Allowing Myself to be Unemployed

If you told me 10 years ago that I would be a native English speaker who’s worked as many jobs and seen as much of this world as I had… I wouldn’t have believed you.

This is it: today marks the beginning of unemployment for the first time since I was 16 years old. That’s almost 8 whole years of a pretty severe case of workaholism, where I was either counting my hourly pay, trying to build my resume, or being tormented by the “what ifs” and applying for jobs. I’ve always been an addict to “work,” kept myself sane by working 3, 4 part time jobs at a time to keep things fresh and stay motivated. I felt like I was not important, unless I was doing something that paid or was anywhere near the definition of “work.”

In my 23 years, I’ve been a waitress, caterer, English/Chinese tutor, hotel receptionist, translator, writer, journalist, filmmaker, elementary school/college teacher (albeit very different jobs), surveyor, usher, babysitter, event planner, social media slave, photographer, editor, coffee-getter, intern… And some more I can’t even recall.

I am blessed to be able to say that all of these opportunities were rewarding, either in money or in experiences, and they each led to great friendships, skills learned, and bigger opportunities.

Now for the first time, after this norm of keeping myself busy, I am allowing myself to be society’s biggest taboo – “unemployed.”

Perhaps it was the realization that I have spent most of my best able-bodied years sitting behind a desk. Perhaps it’s the realization that a “career” seems to be exactly what’s keeping me from seeing everything I want to see, from going to more places like this, and from traveling and experiencing more stories. Because when you’re bound to the 5-day work week, you can only fit so much into the 2-day weekend — if you have that privilege at all.

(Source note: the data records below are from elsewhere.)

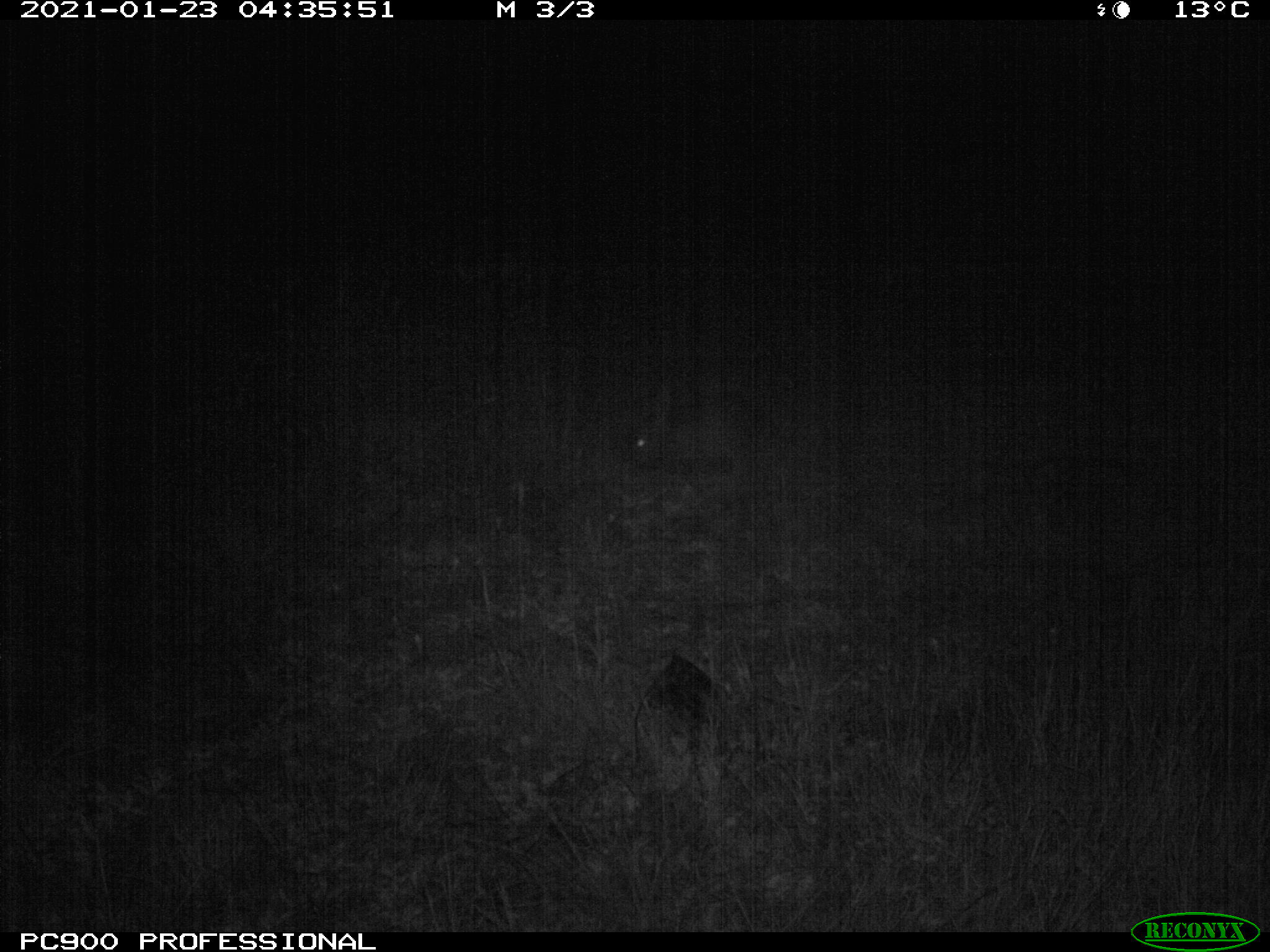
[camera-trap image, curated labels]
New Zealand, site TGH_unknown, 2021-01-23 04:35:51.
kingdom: Animalia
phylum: Chordata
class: Mammalia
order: Lagomorpha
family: Leporidae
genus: Oryctolagus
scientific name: Oryctolagus cuniculus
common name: european rabbit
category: rabbit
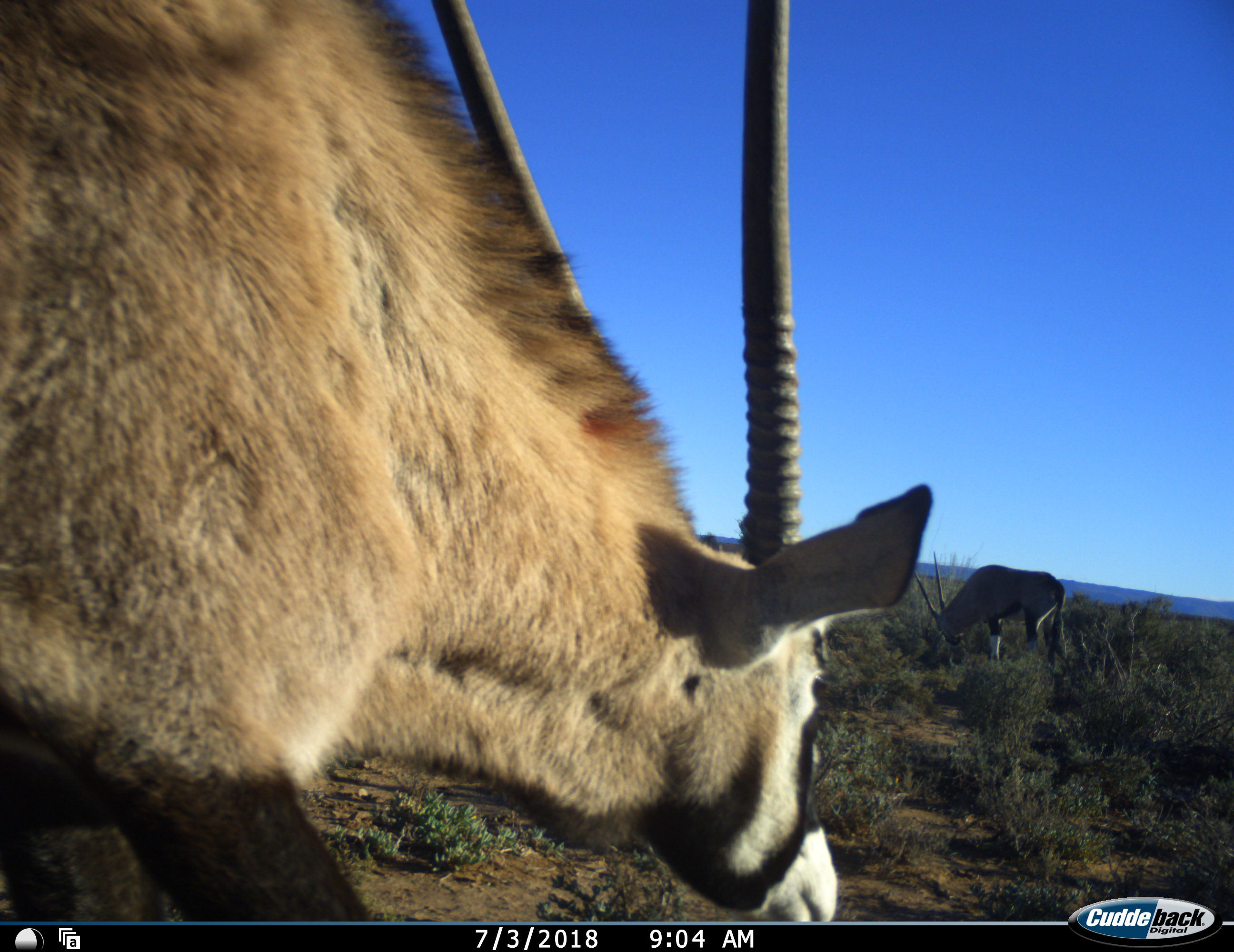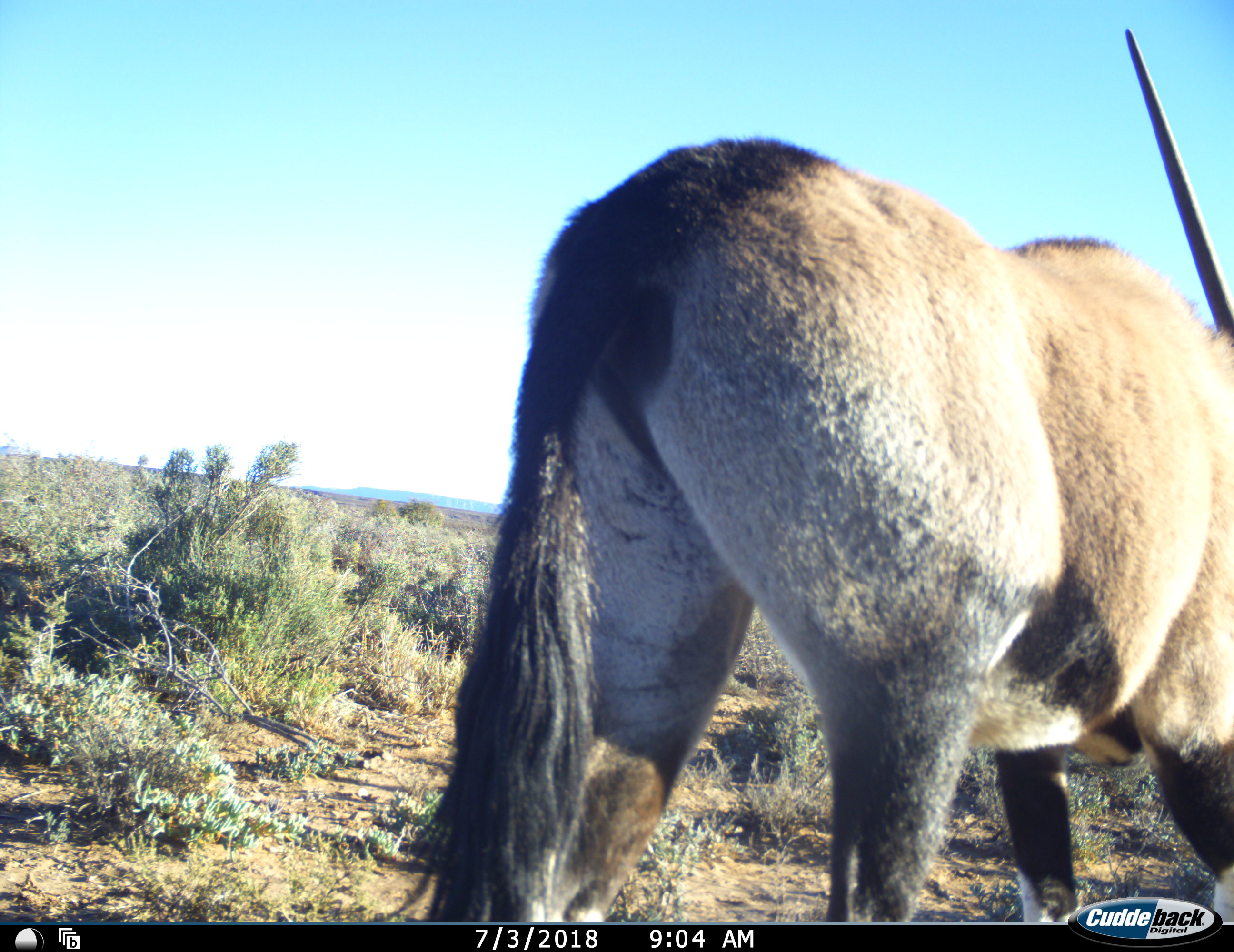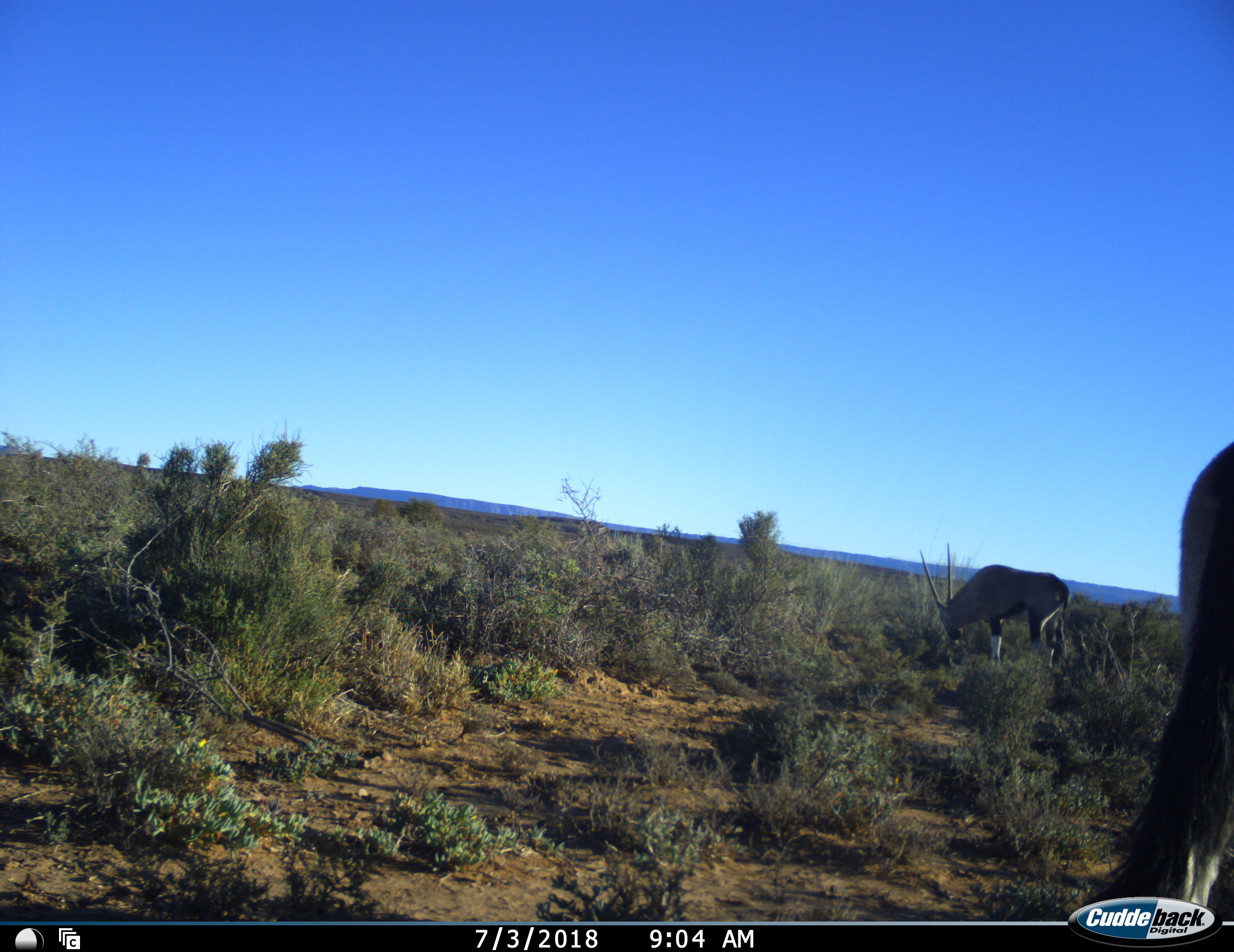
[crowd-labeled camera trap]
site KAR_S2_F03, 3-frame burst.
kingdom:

The privilege of unemployment -- visiting beaches when they are actually empty. If you live in Taiwan, you know how rare of a sight that is.
The privilege of unemployment — visiting beaches when they are actually empty. If you live in Taiwan, you know how rare of a sight that is.

Of course, this is not a completely reckless decision. I have been saving money for the past year, being the true workaholic that I am and sustaining multiple jobs and earning extra on weekends. I have enough to not panic just yet about an only outgoing bank for the next few months, but not without plans of being financially savvy.

My goal for this unemployment, is making every second count. This is going to be my best chance to truly embrace spontaneity, travel without plans, experiencing creative and physical freedom, before being confined (however rewarding) by another full-time career, whatever it may be.

I will document my finances in the meantime, to see how I will stretch my one year of savings into traveling the world. To the unemployed, discussing money seems almost stigmatized, but it’s the ultimate fear that keeps people from becoming free from the grasp of a full-time job. As I found out through visiting Bangkok, traveling might not be as financially detrimental as stereotypes insist.